L’assemblea dei soci ha inoltre nominato il nuovo consiglio di amministrazione, ampliato a 5 membri, con l’ingresso, quale componente indipendente, della dott.ssa Irene Ballini, membro del comitato monegasco di advisory governativo per la legislazione del mare (Conseil de la Mer) ed esperta di diritto della navigazione, e del rag. Giancarlo Marino già condirettore generale di Directa Sim.

Il consiglio di amministrazione riunitosi oggi ha provveduto a confermare l’ing. Vincenzo Tedeschi quale ad, e a nominare il rag. Giancarlo Marino quale co-ad con delega specifica all’esplorazione di nuovi business e settori di attività per la SIM, e rilanciare il campo delle relazioni istituzionali.

L’ad, Vincenzo Tedeschi, ha dichiarato: “Il 2020 è stato un anno tempestoso sui mercati ma Directa è riuscita a superarlo di slancio. La prima parte del 2021 mostra un ritorno alla tranquillità ma conferma nei numeri il ritrovato percorso di crescita dell’azienda e il rinnovato entusiasmo propulsivo del nostro team. L’intuizione avuta dal dott. Segre e dall’ing. Fabbri nel 1995, di costruire una società finanziaria ad elevata componente informatica è stata pionieristica, in un mondo che oggi vede le fintech proporsi come challenger bank in quasi tutti i settori della finanza tradizionale. Directa è da sempre un neo-broker oggi ancora più forte per servire la clientela più giovane e digitale”.
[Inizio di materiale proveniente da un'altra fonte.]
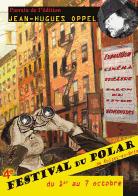 salon du polar de roissy en brie 2012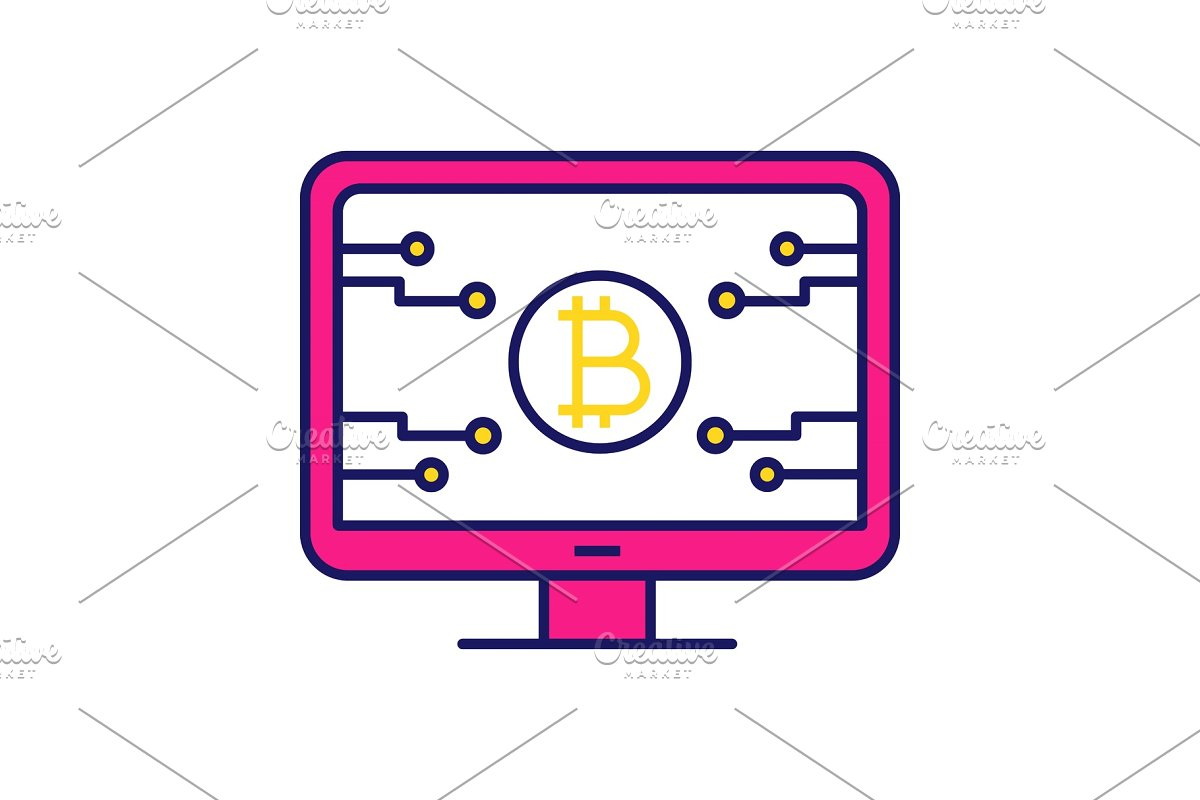 icon cryptocurrency website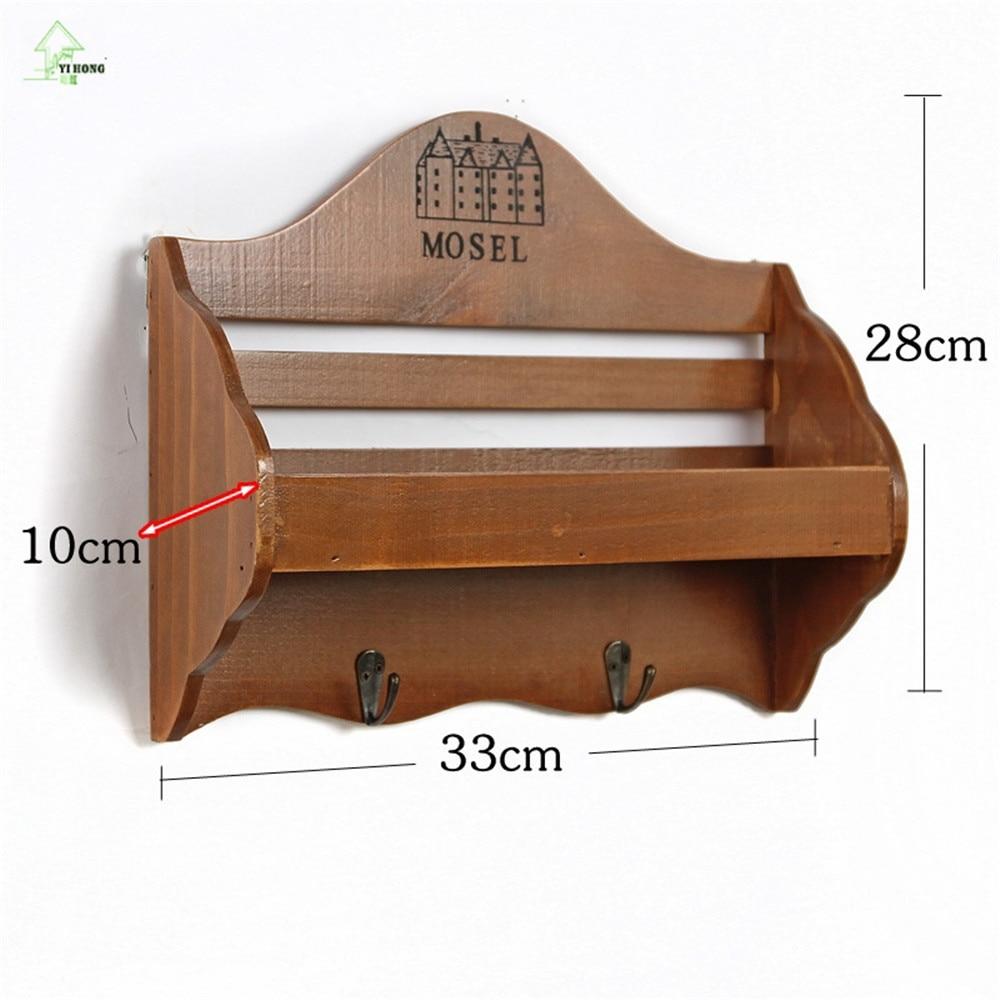 Retro Wooden Wall Shelf Organizer Key Hooks Ornament Display Rack Decorations Interior Stand Small Object 514c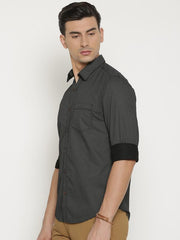 t-base Black Printed Cotton Casual Shirt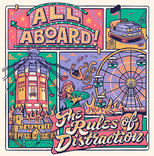 IGN308 All Aboard! - The Rules Of Distraction LP & CD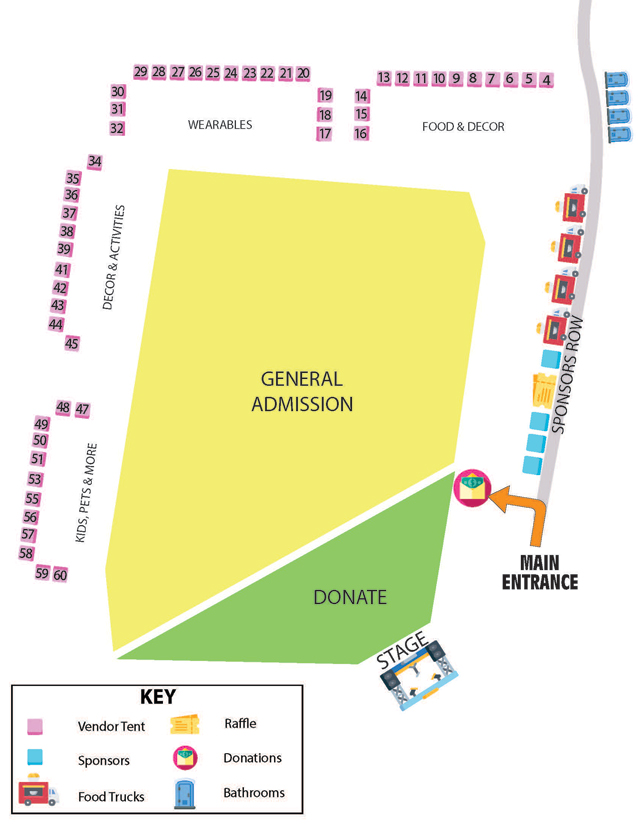 Map of vendors at upcoming event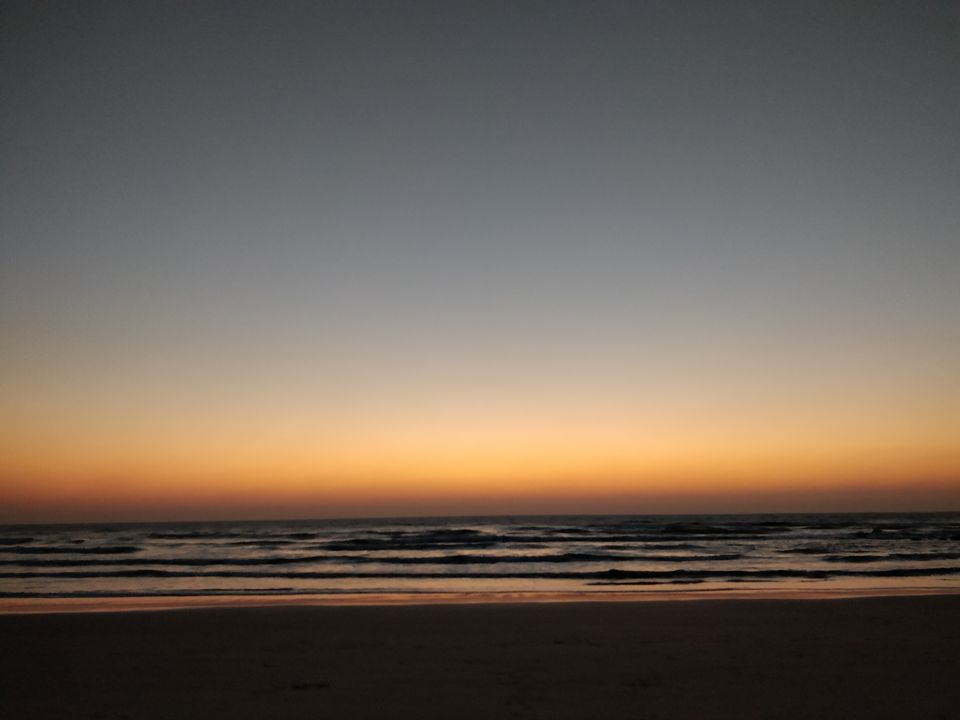 Photo of Ganeshgule: Relax & Rejuvenate on this Remote Beach #offbeatgetaway 8/14 by Krutarth Vashi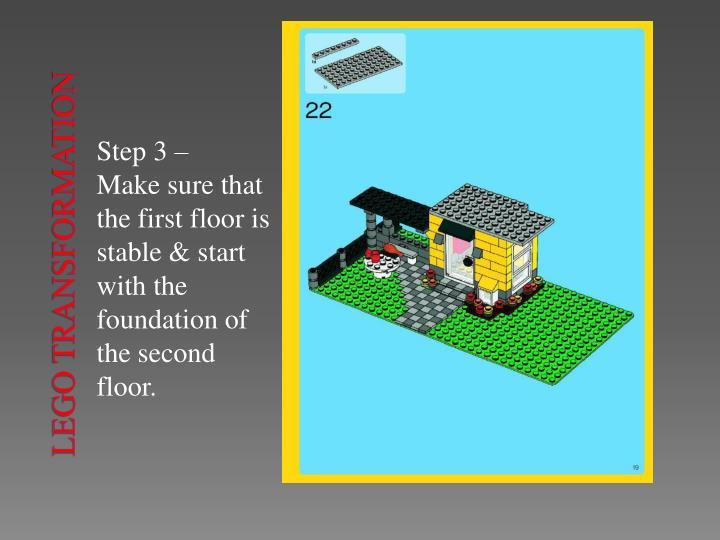 Lego transformation2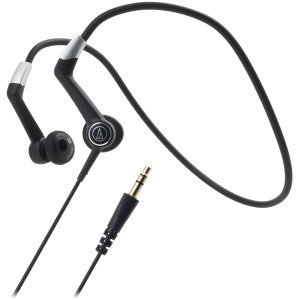 Audio-Technica ATH-CP700BK Backband Design SonicSport headphones ( earphone ) (ATH-CP700BK)-[parallel import goods]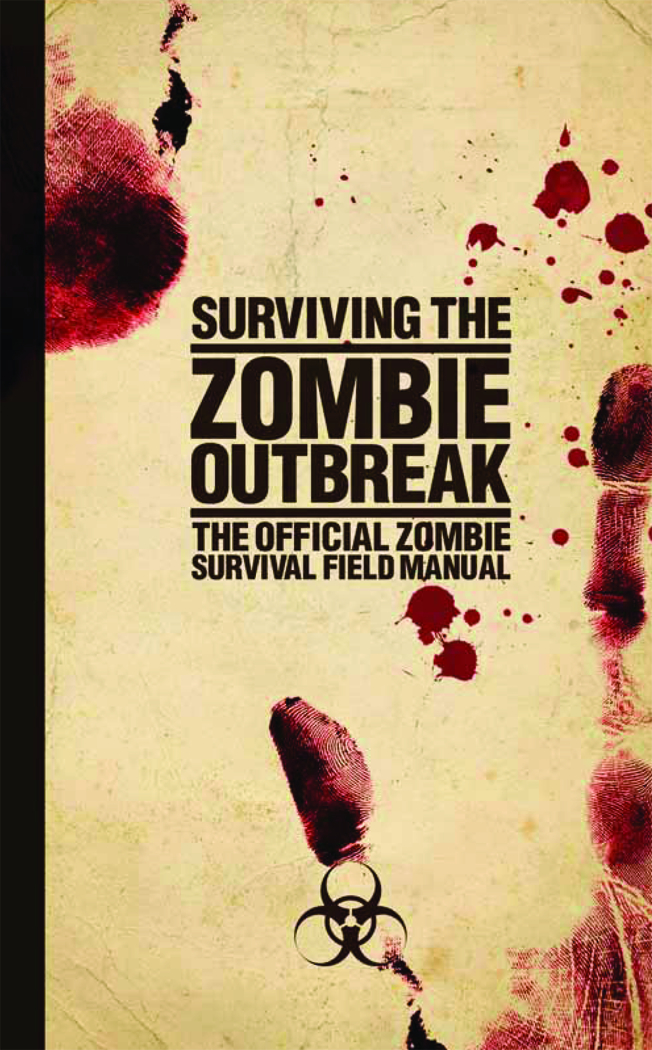 SURVIVING THE ZOMBIE OUTBREAK SC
Il presidente, Massimo Segre, ha poi aggiunto: “Ringrazio il consigliere uscente ing. Vittorio Moscatelli per il prezioso contributo dato in questi anni, e do il benvenuto alla dott.ssa Irene Ballini quale nuovo componente del consiglio di amministrazione, la cui esperienza internazionale sarà preziosa per la società. Sono altresì lieto di veder coronare la carriera del rag. Giancarlo Marino, iniziata molti anni fa quale addetto all’help desk e ora incaricato di spingere Directa con prudenza e decisione verso attività mai ipotizzate prima. Il dream team composto dai nostri due amministratori delegati ci è invidiato da molti concorrenti, soprattutto stranieri: sono confidente che avremo la capacità di motivarli e incentivarli, così come loro sono capaci di motivare e incentivare i loro collaboratori per mantenere quella particolare peculiarità di Directa che è la più grande eredità della precedente gestione dell’Ing. Fabbri: sentirsi una famiglia e cercare di risolvere i problemi dei clienti come se fossero i propri”.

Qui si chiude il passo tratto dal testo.